The intervention also helped to dispel certain perceived myths around nutrition. This also led to a more diverse diet for patients, who in some cases were now eating foods that perhaps had been previously perceived as bad and were eliminated from their diet; one outpatient said they were introduced to “all kinds of foods.”

A nurse said that a patient’s relative said that this was helpful “because she knows how to make some different food for the patient. And she was surprised that the dietitian taught her to give … Horlick and sandwiches to the patient, she’s surprised that she can try to give this, not just only rice, or congee.”

In some instances, however, this was not the case, as some Hong Kong-based families still experienced conflict due to their preconceived notions about what diets were and were not acceptable.
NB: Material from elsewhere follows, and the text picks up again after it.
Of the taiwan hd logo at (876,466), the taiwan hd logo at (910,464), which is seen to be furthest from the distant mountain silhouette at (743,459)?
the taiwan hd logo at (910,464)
In addition to receiving more education on nutrition, the intervention was also “giving family members something to do” to support the patient with cancer, said one doctor, which helped to alleviate some of their stress, as well as improve outcomes aside from just nutrition; as one nurse described, eating was “also not only for the food, also for the whole family, not only for the physical symptoms and also [to] treat the psychological. Because the family thinks that if [the patient] cannot eat, maybe the survival time is decreased.”

One dietician summarized, “Our goal is not [to] emphasize too much about calories and protein, but we realized … many family members are quite stressful [sic] about preparing food … . So, I think nutritional advice can help them to choose foods that are tolerated by the patient that … so they can enjoy the food … that can help to release the tension … relieve the pressure of the both family and patients.”

The results of the study were published in BMC Nutrition.

The researchers concluded, “The availability of families and well-positioned health care professionals in these settings may allow health care professionals to more readily incorporate patient and family centred care into their clinical practice.”